Когда я открыл глаза, я увидел, что высокий человек в старом котелке стоит надо мной; он неслышно появился из-за деревьев. Взглянув на него, я узнал моего соседа. Он молча мне поклонился. – Как он сюда попал? – подумал я.
– Нет ли у вас спичек?
– Вот, пожалуйста, – сказал я по-русски.
– Вы русский?
– Да, Филипп Аполлонович. – Он испугался; лицо его потемнело: – Откуда вы меня знаете? – Я рассказал. Через десять минут он сидел рядом со мной, обхватив руками колени, и мы разговаривали: я узнал, что все интересующее меня его более не занимает.
– Почему, – спросил я, – вы так ужасно состарились, Филипп Аполлонович?

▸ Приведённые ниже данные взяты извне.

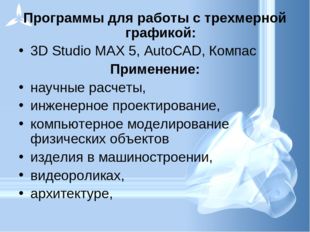 Программы для работы с трехмерной графикой: 3D Studio MAX 5, AutoCAD, Компас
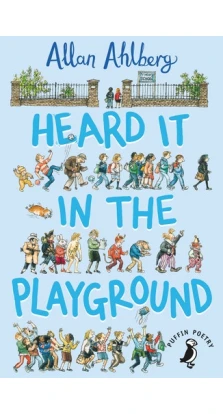 Heard it in the Playground. Аллан Альберг (Allan Ahlberg)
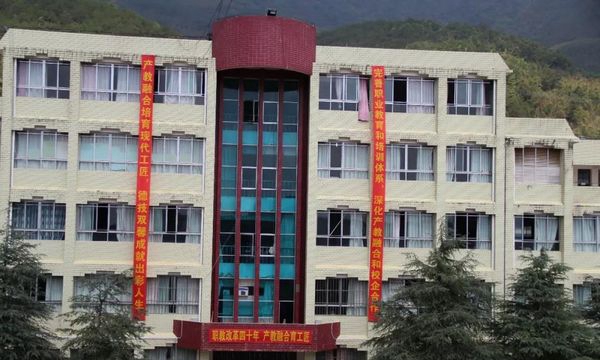 永德縣職業(yè)技術(shù)教育中心教學(xué)樓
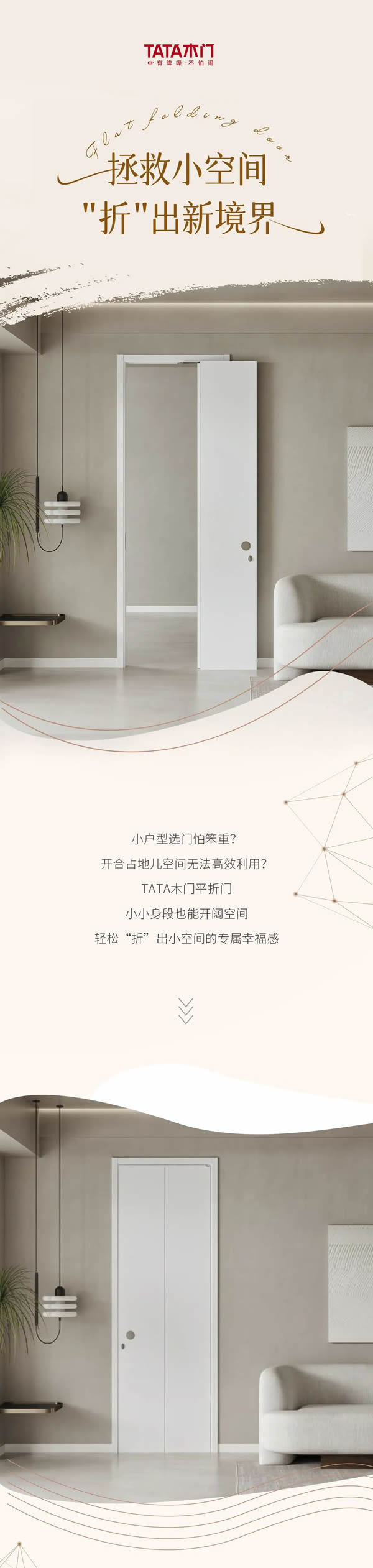 TATA木門 | 拯救小空間，“折”出新境界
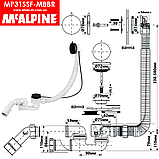 Сифон для ванни автоматичний з ревізією чорний MP31SSF-MBBR SLIM McAlpine, фото 3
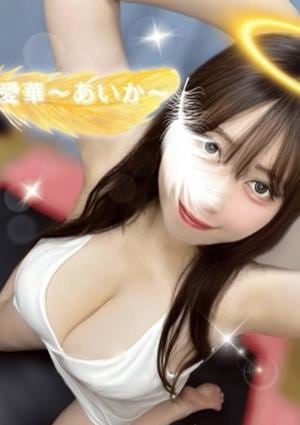 女神のエステ 大曽根店 愛華〜あいか〜
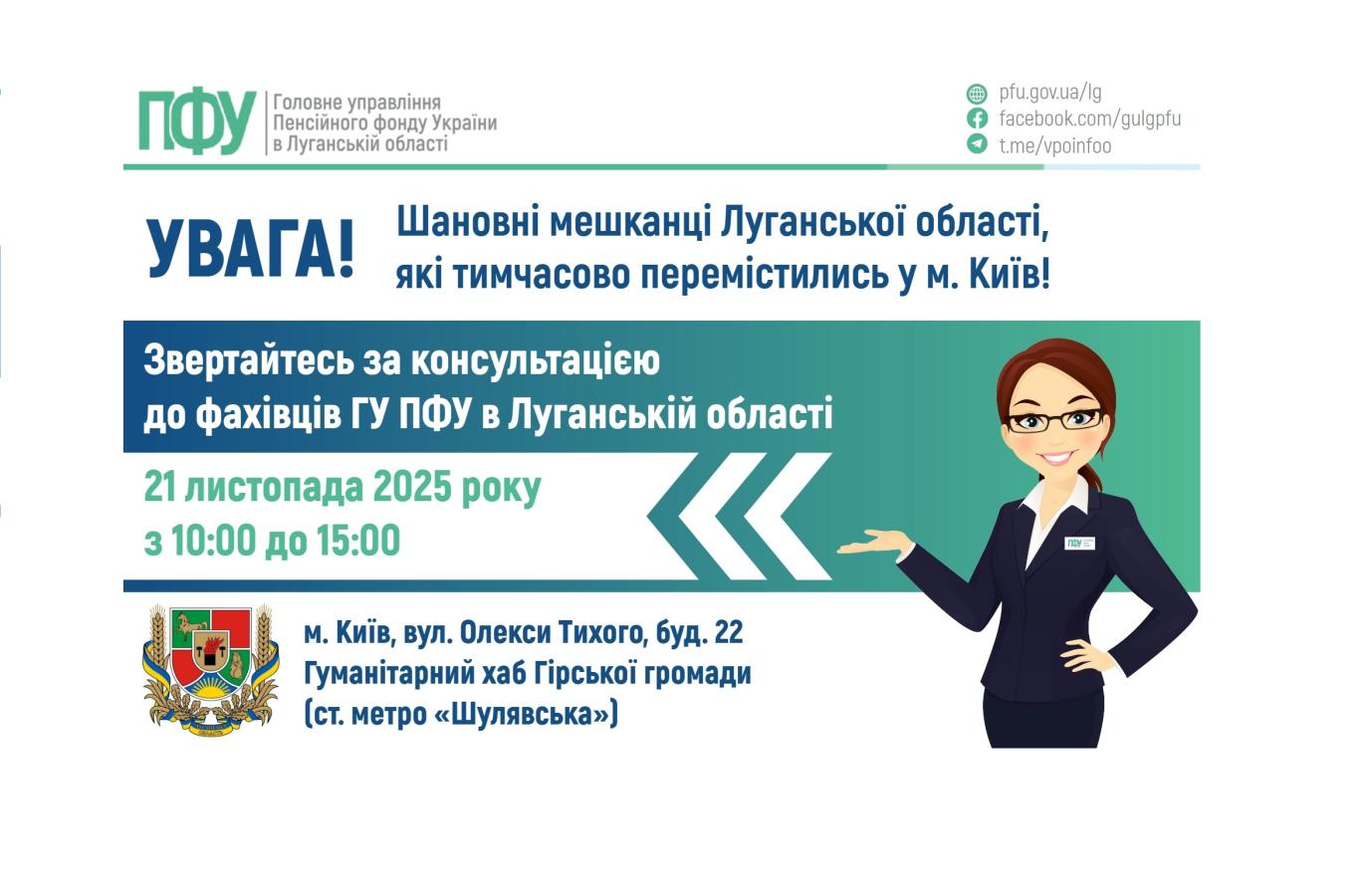 У п’ятницю в Києві на ваші запитання відповідатимуть луганські пенсійники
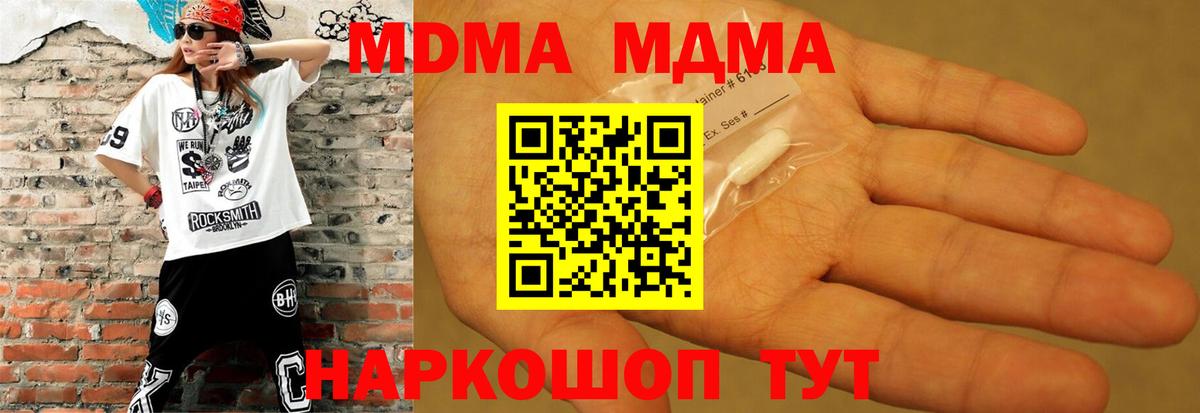 МДМА молли  Вход с VPN  Луга  MDMA молли 
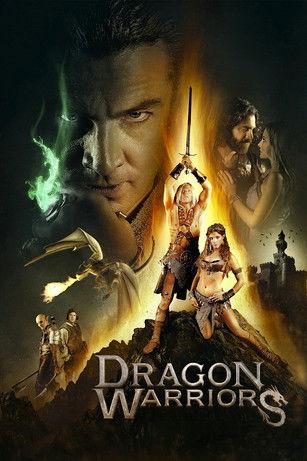 Dudes & Dragons (2015) poster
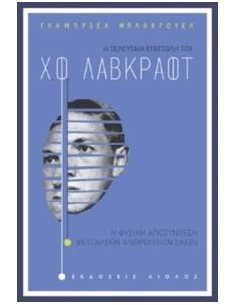 Η ΤΕΛΕΥΤΑΙΑ ΕΠΙΣΤΟΛΗ ΤΟΥ Χ.Φ. ΛΑΒΚΡΑΦΤ 2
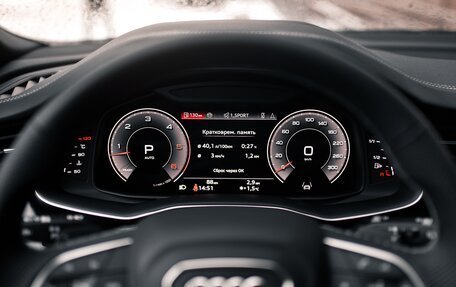 Audi Q8 I, 2023 год, 13 980 000 рублей, 19 фотография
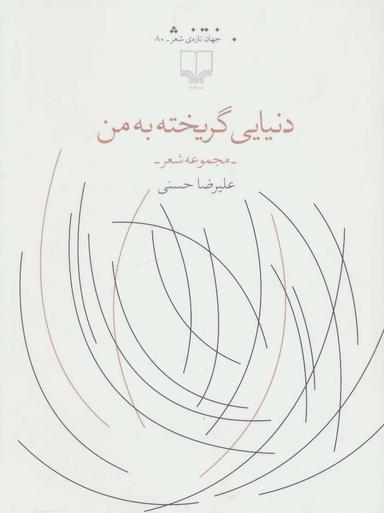 عکس دنیایی گریخته به من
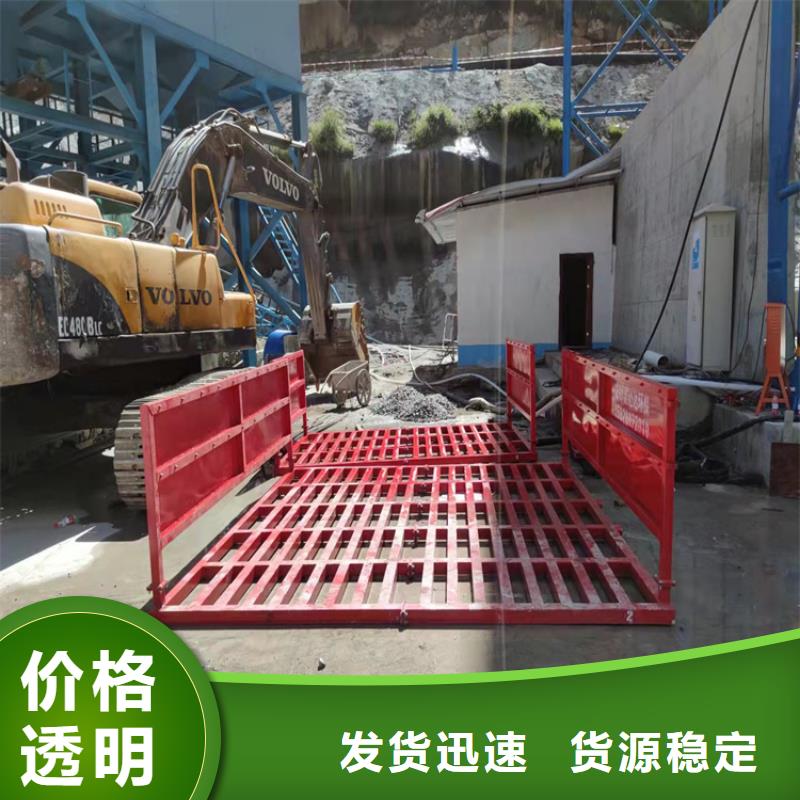 工地洗车机 工地洗车台 工地洗轮机 工地冲洗设备 封闭式洗车机 龙门洗车机 全自动洗车机 移动洗车槽 平板洗车机 矿山洗车机 煤矿洗车台 龙门往复式洗车机 销售厂家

Ведь вам, наверное, тридцать шесть – тридцать семь лет, не больше. Что с вами произошло?
Он нахмурился, сморщился, закрыл глаза, закурил папироску, бросив прежнюю, недокуренную, в траву, потом помолчал и, наконец, заговорил. Слабый ветер летел по лесу.
– Удивительно, что вы меня узнали, – сказал он. – Меня никто не узнает. Кстати, вы обратили внимание на то, как я сморкаюсь? Очень громко, не правда ли? – Он вздохнул. – Один из моих недостатков.
Он развел руками, как бы удивляясь – странно, дескать, но ничего не поделаешь.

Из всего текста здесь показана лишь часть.